Die Übertragung von SARS-CoV-2 kann bisher nur durch allgemeine Hygieneschutzmaßnahmen und Maßnahmen zur Kontaktreduzierung in der Bevölkerung vermindert werden. Die frühe Identifikation und Isolation von infizierten Personen und die Ermittlung und Nachverfolgung von Kontaktpersonen spielen eine wesentliche Rolle. Die konventionelle Kontaktnachverfolgung ist zeit- und personalintensiv und beruht darauf, dass sich infizierte Personen daran erinnern mit wem sie Kontakt hatten.

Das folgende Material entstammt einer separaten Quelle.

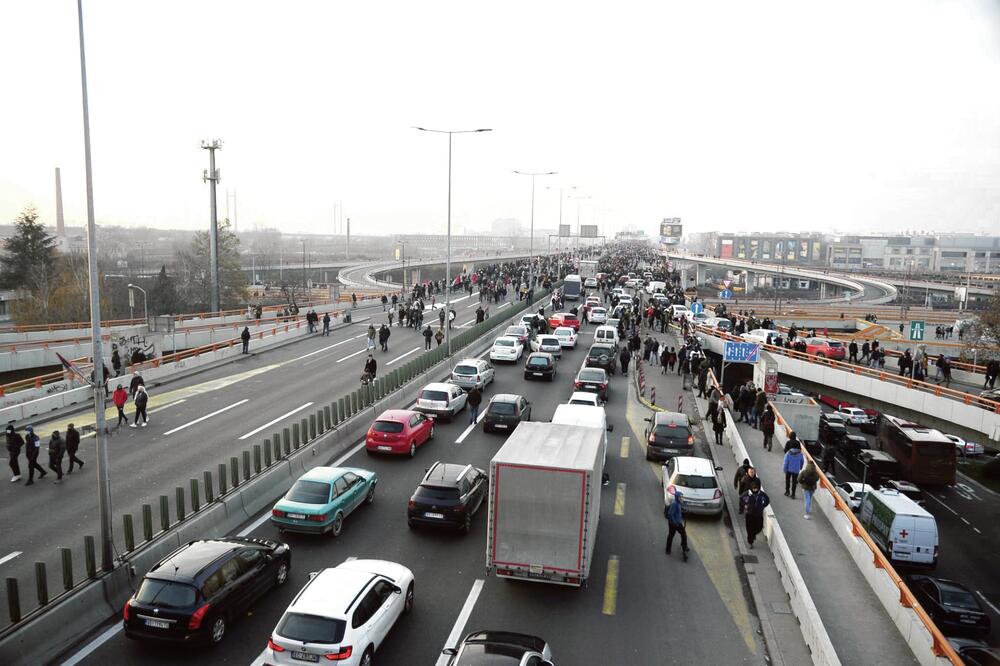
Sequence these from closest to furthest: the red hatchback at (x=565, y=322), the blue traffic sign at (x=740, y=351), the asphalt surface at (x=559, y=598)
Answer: the asphalt surface at (x=559, y=598), the blue traffic sign at (x=740, y=351), the red hatchback at (x=565, y=322)

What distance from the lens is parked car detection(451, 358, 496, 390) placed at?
28594mm

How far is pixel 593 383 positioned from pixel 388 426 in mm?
11166

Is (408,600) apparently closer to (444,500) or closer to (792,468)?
(444,500)

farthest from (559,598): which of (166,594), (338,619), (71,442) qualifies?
(71,442)

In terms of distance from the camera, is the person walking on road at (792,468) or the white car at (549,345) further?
the white car at (549,345)

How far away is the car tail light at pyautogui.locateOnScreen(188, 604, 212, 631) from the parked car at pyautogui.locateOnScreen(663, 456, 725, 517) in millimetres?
10347

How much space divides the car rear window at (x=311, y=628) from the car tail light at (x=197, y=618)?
4.64 ft

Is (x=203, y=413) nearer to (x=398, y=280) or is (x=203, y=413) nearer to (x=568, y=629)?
(x=568, y=629)

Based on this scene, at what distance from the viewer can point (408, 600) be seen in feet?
38.4

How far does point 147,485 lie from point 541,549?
1041 cm

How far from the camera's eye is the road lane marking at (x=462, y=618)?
990cm

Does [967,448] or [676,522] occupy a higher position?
[676,522]

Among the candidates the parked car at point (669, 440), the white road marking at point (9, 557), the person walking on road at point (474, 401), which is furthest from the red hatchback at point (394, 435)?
the white road marking at point (9, 557)

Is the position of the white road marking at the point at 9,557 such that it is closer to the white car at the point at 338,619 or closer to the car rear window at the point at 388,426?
the white car at the point at 338,619
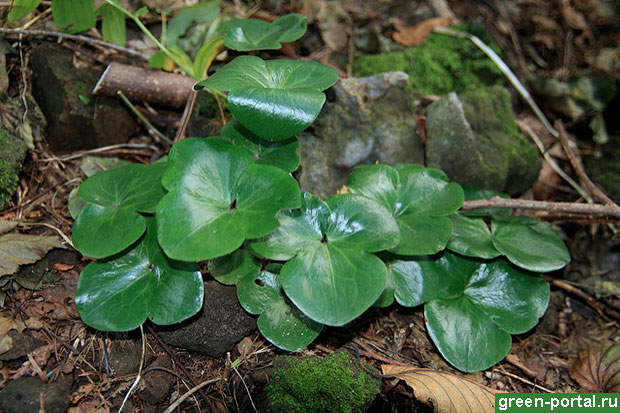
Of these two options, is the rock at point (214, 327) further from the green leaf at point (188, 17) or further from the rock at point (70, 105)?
the green leaf at point (188, 17)

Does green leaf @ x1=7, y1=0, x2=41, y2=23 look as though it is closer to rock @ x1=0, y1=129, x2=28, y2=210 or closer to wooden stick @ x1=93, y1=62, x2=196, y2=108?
wooden stick @ x1=93, y1=62, x2=196, y2=108

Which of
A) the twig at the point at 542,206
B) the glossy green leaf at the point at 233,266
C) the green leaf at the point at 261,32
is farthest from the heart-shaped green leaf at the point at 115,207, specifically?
the twig at the point at 542,206

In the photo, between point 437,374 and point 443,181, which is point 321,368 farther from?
point 443,181

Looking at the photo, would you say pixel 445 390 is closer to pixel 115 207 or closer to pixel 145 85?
pixel 115 207

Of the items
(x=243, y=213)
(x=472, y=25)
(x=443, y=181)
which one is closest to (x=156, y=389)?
(x=243, y=213)

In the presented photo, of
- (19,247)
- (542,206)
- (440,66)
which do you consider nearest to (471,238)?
(542,206)
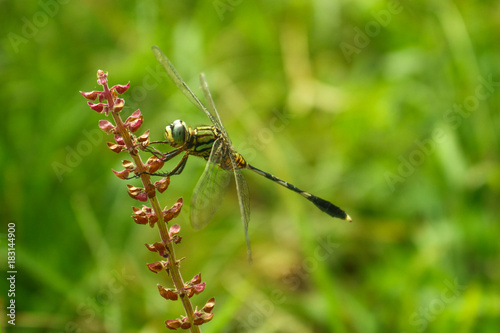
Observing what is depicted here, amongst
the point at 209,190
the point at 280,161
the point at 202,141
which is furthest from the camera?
the point at 280,161

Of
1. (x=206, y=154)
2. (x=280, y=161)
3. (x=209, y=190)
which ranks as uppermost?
(x=280, y=161)

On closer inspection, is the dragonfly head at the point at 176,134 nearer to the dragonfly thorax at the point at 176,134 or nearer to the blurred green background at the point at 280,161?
the dragonfly thorax at the point at 176,134

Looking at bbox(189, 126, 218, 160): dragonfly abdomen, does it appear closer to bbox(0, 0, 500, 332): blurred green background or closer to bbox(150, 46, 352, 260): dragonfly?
bbox(150, 46, 352, 260): dragonfly

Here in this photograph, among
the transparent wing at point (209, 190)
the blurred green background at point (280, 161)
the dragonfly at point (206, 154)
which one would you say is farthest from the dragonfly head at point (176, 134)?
the blurred green background at point (280, 161)

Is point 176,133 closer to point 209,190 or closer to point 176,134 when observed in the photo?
point 176,134

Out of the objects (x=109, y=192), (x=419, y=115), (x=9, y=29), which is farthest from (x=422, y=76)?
(x=9, y=29)

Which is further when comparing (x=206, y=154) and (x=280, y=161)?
(x=280, y=161)

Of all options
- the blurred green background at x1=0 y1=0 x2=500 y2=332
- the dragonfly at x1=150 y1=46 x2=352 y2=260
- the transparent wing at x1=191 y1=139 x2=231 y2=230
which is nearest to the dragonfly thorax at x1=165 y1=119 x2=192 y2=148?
the dragonfly at x1=150 y1=46 x2=352 y2=260

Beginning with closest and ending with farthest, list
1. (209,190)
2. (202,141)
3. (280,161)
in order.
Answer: (209,190) → (202,141) → (280,161)

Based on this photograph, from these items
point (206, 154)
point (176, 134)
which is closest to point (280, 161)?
point (206, 154)
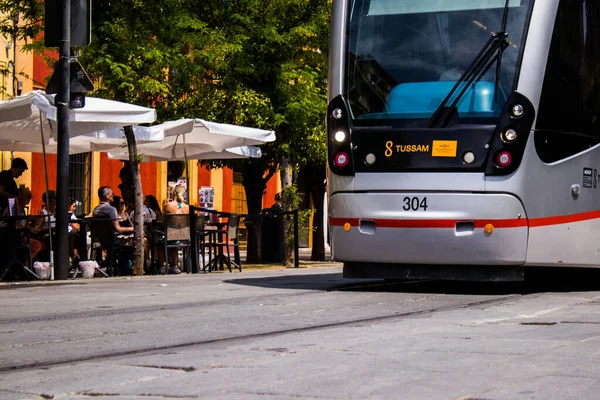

Um einen erneuten Anstieg der Infektionszahlen im Zuge der schrittweisen Rückkehr des öffentlichen Lebens möglichst gering zu halten, kommen daher neben der konventionellen Kontaktpersonenermittlung auch sogenannte Contact-Tracing-Apps (auch „Proximity-Tracing-Apps“) unterstützend zum Einsatz [1]. Diese Apps informieren die Nutzer/innen, wenn sie Kontakt mit einer infizierten Person hatten, um weitere Maßnahmen zu ermöglichen. In Österreich wird eine solche Contact-Tracing-App bereits eingesetzt [2], ebenso in weiteren Ländern, wie z. B. Australien [3] oder Singapur [4]. Für Deutschland und die Schweiz werden Contact-Tracing-Apps derzeit entwickelt. Bisher liegen allerdings auch international keine unmittelbar empirischen Daten zur Wirksamkeit von Contact-Tracing-Apps im Kontext von COVID-19 vor. Ziel dieses Beitrags ist es, den möglichen Public-Health-Nutzen sowie technische, soziale, rechtliche und ethische Aspekte einer Contact-Tracing-App zur Kontaktpersonennachverfolgung im Rahmen der COVID-19-Pandemie zu betrachten. Weiterhin werden Bedingungen für eine möglichst breite Nutzung der App aufgezeigt und Hinweise zum Forschungsbedarf gegeben.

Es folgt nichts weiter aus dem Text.